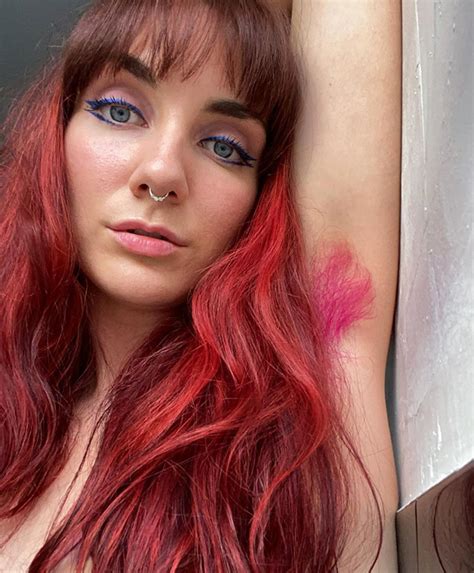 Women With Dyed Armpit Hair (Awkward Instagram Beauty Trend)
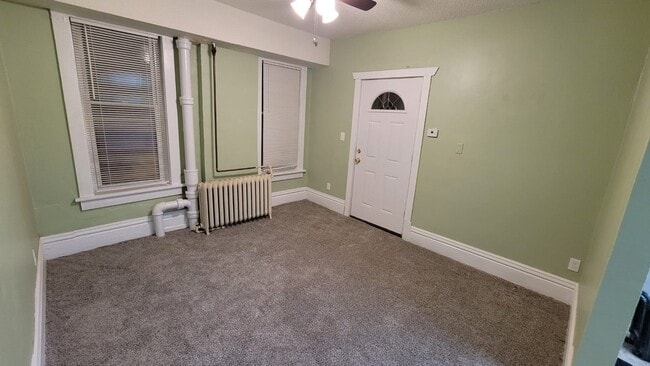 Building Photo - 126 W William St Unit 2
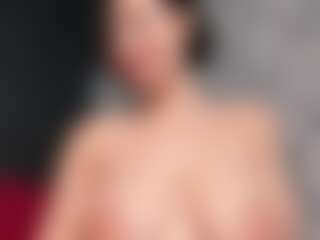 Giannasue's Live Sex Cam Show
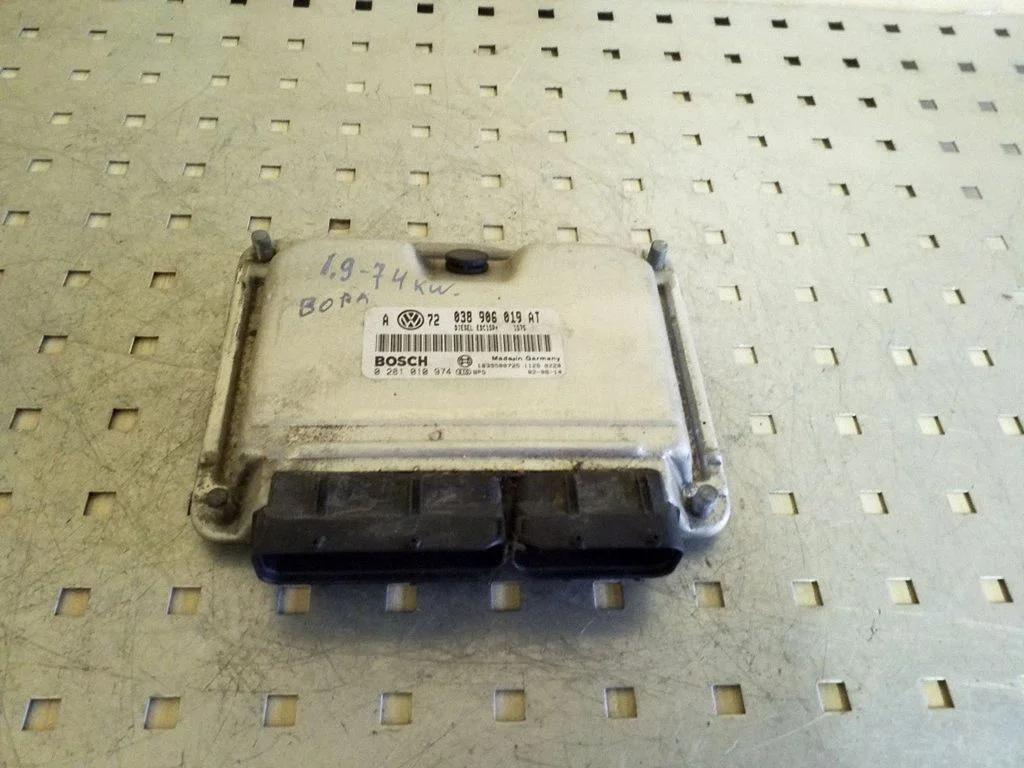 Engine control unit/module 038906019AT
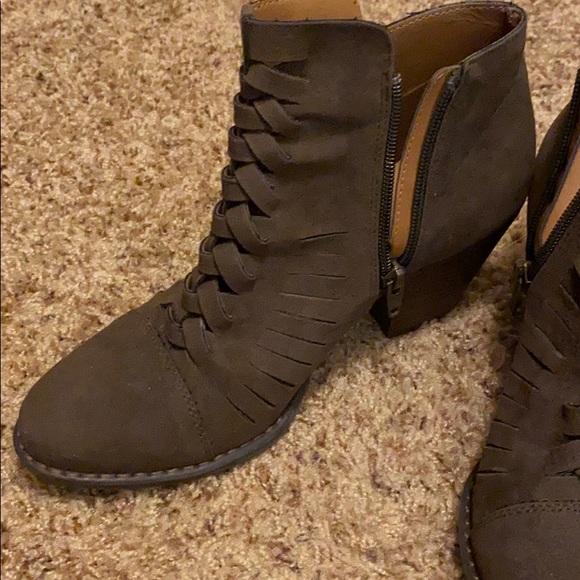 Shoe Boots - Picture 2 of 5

+ + + + + + +

Перепишите эти строки, заменив «Shoe Boots» на «Ankle Boots» и ничего больше не меняя. Картинки в ответ не включайте.

• _Результат задания_:
 Women With Dyed Armpit Hair (Awkward Instagram Beauty Trend)
 Building Photo - 126 W William St Unit 2
 Giannasue's Live Sex Cam Show
 Engine control unit/module 038906019AT
 Ankle Boots - Picture 2 of 5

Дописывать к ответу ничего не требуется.